A luta pela subida à primeira divisão foi decidida no detalhe: o Olímpico Vianense terminou a competição com os mesmos 76 pontos que o líder CPT Sobral de Ceira. O desempate foi favorável ao clube de Coimbra pelo número de vitórias individuais (6 contra 2). O CAOV integra agora o restrito grupo dos oito melhores clubes de Portugal no Atletismo em Pista Curta.
Formado na Associação Académica da Bela Vista (Algarve), o atleta mudou-se para Viana do Castelo em 2024 e tem sido um dos atletas em destaque do CAOV. O seu percurso recente no atletismo inclui a medalha de bronze nos Campeonatos de Portugal na época passada e a participação histórica nos Mundiais de Tóquio em setembro de 2025 com as cores da Guiné-Bissau.
No momento da consagração, Usumane Djumo fez questão de partilhar o mérito: "Esta vitória é de toda a equipa, mas quero deixar um agradecimento muito especial ao meu treinador José Barros e ao presidente do CAOV, Fernando Alves, por toda a confiança que depositam em mim diariamente".

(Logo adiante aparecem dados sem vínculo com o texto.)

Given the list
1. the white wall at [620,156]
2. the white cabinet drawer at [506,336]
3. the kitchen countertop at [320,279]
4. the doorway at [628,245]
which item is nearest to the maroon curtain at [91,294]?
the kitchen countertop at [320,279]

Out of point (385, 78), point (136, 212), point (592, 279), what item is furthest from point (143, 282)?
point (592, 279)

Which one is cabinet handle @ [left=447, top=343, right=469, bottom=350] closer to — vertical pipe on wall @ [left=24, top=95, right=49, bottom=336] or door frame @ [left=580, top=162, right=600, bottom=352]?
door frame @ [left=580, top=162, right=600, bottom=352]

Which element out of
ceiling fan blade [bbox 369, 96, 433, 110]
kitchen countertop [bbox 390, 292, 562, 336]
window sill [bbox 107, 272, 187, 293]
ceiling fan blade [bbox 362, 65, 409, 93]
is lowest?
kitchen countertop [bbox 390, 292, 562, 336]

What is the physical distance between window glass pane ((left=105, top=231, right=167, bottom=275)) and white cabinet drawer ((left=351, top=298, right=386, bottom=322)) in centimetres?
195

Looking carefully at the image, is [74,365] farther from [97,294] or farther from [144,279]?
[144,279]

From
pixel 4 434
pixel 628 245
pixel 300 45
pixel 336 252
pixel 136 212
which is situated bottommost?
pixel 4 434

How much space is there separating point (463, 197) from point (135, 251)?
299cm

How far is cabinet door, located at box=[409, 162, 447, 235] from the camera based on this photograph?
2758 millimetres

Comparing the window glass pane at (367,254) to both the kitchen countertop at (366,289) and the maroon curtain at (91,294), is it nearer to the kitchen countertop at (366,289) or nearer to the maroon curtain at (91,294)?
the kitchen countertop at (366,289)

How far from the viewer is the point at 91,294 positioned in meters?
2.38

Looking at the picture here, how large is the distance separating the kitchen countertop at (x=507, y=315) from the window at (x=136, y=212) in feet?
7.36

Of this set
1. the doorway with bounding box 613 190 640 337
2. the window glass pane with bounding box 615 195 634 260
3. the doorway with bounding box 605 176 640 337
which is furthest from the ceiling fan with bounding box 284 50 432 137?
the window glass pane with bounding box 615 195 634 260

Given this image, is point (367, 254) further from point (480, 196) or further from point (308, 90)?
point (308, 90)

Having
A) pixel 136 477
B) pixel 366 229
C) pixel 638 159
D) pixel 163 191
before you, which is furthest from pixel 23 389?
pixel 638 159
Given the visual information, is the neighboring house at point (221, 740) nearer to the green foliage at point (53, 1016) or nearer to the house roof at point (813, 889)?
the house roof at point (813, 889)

De acordo com os rankings e resultados internacionais recentes, o Usumane Djumo consolidou-se em 2025 como um dos oito melhores atletas africanos nos 110 metros barreiras, o que torna a sua ambição de chegar às medalhas no Campeonato Africano de Atletismo de 2026 (a realizar-se este ano em Acra, no Gana) ainda mais realista. "Agora o foco vira-se também para a época ao ar livre, onde quero continuar a melhorar as minhas marcas e chegar na melhor forma possível aos Campeonatos Africanos de Atletismo. Sendo atualmente um dos oito melhores africanos nos 110 metros barreiras, o meu grande objetivo é lutar por um lugar no pódio; o meu sonho é conquistar essa medalha e levar, pessoalmente, o troféu à Guiné-Bissau como prova do valor do povo guineense."